Using a Steroid-sparing Tool in Paediatric Inflammatory Bowel Disease to Evaluate Steroid Use and Dependency
The IBD team at the Royal Hospital for Children, Glasgow are supported by the Catherine McEwan Foundation.
R.E.H.'s clinical research fellow post is supported by the Catherine McEwan Foundation. V.G. has received speaker's fees from Ferring and conference fees from Abbvie. L.C. has received conference, accommodation, and travel fees from Ferring and conference fees from Tillots. L.G. has participated in a research consultancy session with Lilly. A.B. has received travel grants from Shire. D.F. has received speaker's fees, travel support, and/or participated in medical board meetings with Nestle, Nutricia, Mead Johnson, and Danone & Shire. R.H. is supported by an NHS Research Scotland Senior Research Fellowship, and has received speaker's fees, travel support, and/or participated in medical board meetings with MSD Immunology, Dr Falk, Nutricia, and 4D Pharma. R.K.R. is supported by an NHS Research Scotland Senior Research Fellowship, and has received speaker's fees, travel support, and/or participated in medical board meetings with Nestle, MSD Immunology, AbbVie, Dr Falk, Takeda, Napp, Mead Johnson, Nutricia, and 4D Pharma. Remaining authors report no conflicts of interest.
ABSTRACT
Objectives:
The aim of the study was to evaluate the use of steroids within the paediatric inflammatory bowel disease (PIBD) population at a tertiary paediatric centre over a year; to identify cases of steroid dependency; and assess factors associated with steroid excess.
Methods:
The prevalent PIBD population (May 1, 2017–April 30, 2018) were reviewed. Data were collected retrospectively from patient records and entered into an online steroid assessment tool (modified for paediatrics).
Results:
A total of 229 patients (181 Crohn disease, 31 ulcerative colitis [UC], and 17 inflammatory bowel disease–unclassified) were included. Of the 229 patients 38 (16.6%) received oral steroids; 12 of 38 (31.6%) receiving >3-month course. Eleven of 38 (28.9%) received >1 steroid course (maximum 2). Of the 229 patients 37 (16.2%) had exclusive enteral nutrition, with 26 of 37 (11.4% total cohort) avoiding steroid use during the study period.

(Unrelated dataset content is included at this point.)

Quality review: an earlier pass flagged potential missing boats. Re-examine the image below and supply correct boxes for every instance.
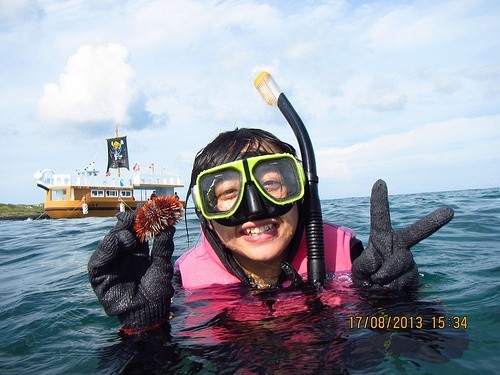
[35,125,187,218]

Quiescent disease activity had a negative correlation with steroid use (11/127 [8.7%] vs 27/102 [26.5%] P < 0.01), and steroid dependency (3/127 [2.4%] vs 12/102 [11.8%] P < 0.01). Patients with UC were more likely to be steroid dependent (5/31 [16.1%] UC vs 10/198 [5.1%]; P = 0.02); as were network-managed patients (8/11 [72.7%] vs 7/27 [25.9%]; P = 0.01). Fourteen of 15 (93.3%) of steroid-dependent patients had active steroid sparing strategies in place (eg, commencement, switching, or optimization of therapies).
Conclusions:
We have described rates of steroid use and dependency within our PIBD population. Exclusive enteral nutrition served as a steroid sparing tool in 11.4% of the total cohort. Replication of this study in other paediatric centres would allow comparative analysis.